Here's Where You Can Find 43 Presidential Heads Just Waiting to Be Seen

Here's Where You Can Find 43 Presidential Heads Just Waiting to Be Seen

Howard Hankins, boyish at 61, with dimples and a wry smile, rests an arm on the open window of his pickup truck, squinting in the late-afternoon sun. He used to sell dirt. Now, among other activities, he recycles concrete, a more lucrative contract. Here on his family farm in unincorporated Croaker, Virginia, ten miles north of Colonial Williamsburg, the markings of his business surround him: heavy machinery, shipping containers, mountains of dirt and debris. “My time is not cheap,” he says. “I get paid a lot of money just to tell people what to do with projects. I do a lot. I develop land and on and on and on.”

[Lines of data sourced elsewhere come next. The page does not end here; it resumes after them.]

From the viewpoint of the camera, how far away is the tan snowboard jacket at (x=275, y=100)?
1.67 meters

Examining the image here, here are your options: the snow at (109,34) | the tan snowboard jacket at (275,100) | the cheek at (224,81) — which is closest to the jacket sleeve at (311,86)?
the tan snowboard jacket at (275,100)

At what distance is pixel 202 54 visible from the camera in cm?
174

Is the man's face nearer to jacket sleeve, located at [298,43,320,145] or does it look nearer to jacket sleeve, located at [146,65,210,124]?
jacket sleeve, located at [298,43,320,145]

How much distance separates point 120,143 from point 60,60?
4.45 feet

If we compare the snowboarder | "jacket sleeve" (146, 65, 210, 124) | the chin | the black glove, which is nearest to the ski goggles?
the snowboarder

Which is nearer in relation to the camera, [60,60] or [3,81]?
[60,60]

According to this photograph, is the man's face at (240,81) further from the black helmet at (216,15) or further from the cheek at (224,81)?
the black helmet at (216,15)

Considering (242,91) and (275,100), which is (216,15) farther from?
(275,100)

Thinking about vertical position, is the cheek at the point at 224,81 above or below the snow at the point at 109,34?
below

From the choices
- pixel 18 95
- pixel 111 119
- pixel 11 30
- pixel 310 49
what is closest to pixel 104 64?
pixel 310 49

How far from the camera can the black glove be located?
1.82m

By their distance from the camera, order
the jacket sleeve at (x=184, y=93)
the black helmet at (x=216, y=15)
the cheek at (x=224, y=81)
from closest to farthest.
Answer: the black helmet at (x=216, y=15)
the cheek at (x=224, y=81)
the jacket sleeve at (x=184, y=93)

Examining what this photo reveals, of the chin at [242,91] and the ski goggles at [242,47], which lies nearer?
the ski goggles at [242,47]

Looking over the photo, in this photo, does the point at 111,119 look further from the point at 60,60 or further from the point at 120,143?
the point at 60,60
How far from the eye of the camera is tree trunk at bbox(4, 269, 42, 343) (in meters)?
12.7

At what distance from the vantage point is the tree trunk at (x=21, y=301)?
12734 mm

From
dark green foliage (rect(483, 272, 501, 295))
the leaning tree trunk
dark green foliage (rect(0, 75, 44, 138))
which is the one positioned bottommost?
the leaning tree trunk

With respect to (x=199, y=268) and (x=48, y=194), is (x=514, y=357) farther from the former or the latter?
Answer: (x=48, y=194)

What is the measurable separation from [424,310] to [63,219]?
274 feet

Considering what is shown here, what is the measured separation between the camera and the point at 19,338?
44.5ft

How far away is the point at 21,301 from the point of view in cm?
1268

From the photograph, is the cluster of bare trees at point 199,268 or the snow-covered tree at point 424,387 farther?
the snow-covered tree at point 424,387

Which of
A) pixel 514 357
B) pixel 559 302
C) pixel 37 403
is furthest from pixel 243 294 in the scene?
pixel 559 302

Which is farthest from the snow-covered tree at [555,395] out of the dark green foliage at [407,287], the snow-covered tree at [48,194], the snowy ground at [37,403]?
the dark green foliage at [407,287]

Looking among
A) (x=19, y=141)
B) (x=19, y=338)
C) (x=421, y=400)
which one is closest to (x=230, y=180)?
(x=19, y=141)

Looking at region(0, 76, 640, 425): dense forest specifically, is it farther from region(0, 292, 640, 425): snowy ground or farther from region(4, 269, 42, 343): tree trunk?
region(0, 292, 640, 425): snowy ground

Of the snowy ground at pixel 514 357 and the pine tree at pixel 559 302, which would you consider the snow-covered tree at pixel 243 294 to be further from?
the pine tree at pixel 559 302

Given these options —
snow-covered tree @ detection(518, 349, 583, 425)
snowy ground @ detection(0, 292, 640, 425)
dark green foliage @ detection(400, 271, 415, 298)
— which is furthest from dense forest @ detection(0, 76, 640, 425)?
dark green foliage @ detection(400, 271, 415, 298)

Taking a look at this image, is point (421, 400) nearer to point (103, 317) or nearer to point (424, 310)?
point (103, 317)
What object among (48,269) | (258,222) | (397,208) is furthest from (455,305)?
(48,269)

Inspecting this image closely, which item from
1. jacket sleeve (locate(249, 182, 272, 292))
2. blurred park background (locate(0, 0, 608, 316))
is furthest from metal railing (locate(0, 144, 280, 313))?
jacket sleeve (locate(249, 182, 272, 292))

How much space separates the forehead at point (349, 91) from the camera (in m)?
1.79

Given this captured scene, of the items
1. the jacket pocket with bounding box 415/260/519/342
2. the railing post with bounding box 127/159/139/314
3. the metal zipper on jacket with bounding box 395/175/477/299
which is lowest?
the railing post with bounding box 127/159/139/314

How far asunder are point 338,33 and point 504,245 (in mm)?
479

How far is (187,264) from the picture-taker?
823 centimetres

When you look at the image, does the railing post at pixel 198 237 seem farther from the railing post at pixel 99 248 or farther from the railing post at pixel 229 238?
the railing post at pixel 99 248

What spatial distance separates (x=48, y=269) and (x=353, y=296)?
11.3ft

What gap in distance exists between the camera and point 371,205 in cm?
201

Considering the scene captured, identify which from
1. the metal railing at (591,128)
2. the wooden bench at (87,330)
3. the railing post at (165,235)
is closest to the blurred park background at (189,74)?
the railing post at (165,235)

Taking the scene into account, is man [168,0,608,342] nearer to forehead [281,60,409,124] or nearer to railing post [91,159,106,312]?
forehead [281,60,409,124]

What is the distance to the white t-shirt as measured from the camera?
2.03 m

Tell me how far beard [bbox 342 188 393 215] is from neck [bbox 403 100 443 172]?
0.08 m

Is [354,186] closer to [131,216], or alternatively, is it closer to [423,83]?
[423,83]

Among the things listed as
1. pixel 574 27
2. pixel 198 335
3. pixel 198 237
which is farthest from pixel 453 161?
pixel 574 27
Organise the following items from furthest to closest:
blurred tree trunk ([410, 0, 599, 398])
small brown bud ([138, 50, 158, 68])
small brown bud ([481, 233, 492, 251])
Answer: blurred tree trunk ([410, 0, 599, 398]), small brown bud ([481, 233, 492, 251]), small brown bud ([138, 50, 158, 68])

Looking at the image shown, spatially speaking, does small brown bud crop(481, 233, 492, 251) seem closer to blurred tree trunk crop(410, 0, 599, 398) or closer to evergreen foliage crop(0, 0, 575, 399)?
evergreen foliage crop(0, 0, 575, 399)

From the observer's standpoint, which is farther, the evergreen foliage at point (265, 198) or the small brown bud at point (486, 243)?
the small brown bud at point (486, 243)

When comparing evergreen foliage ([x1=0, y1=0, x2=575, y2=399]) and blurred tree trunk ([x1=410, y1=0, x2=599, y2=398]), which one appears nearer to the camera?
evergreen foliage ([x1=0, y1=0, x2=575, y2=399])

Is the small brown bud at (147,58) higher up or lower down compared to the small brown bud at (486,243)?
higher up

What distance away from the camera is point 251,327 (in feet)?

Up ahead, colossal busts of the first 43 American presidents – each one nearly 20-feet-tall and somewhere between 11,000 and 20,000 pounds of concrete and steel – rise from the dirt, skirted by weeds and wood chips. Teddy throws shade on Harding, Harding on Carter, Carter on Hoover. A knot of rebar sprouts from FDR’s forehead. William Henry Harrison looks like he just crawled home from a bar fight: bruised face, cracked chin, cut above the eye. Lincoln still cuts an imposing figure, though an ironic five-foot-wide hole in the parietal exposes a hollow, mangled frame. And what of poor William Taft? He quietly weeps, a single water stain trailing from eye to cheek. Far from chintzy, the busts are so lifelike, so detailed, one could easily picture them waking up at any moment and holding congress.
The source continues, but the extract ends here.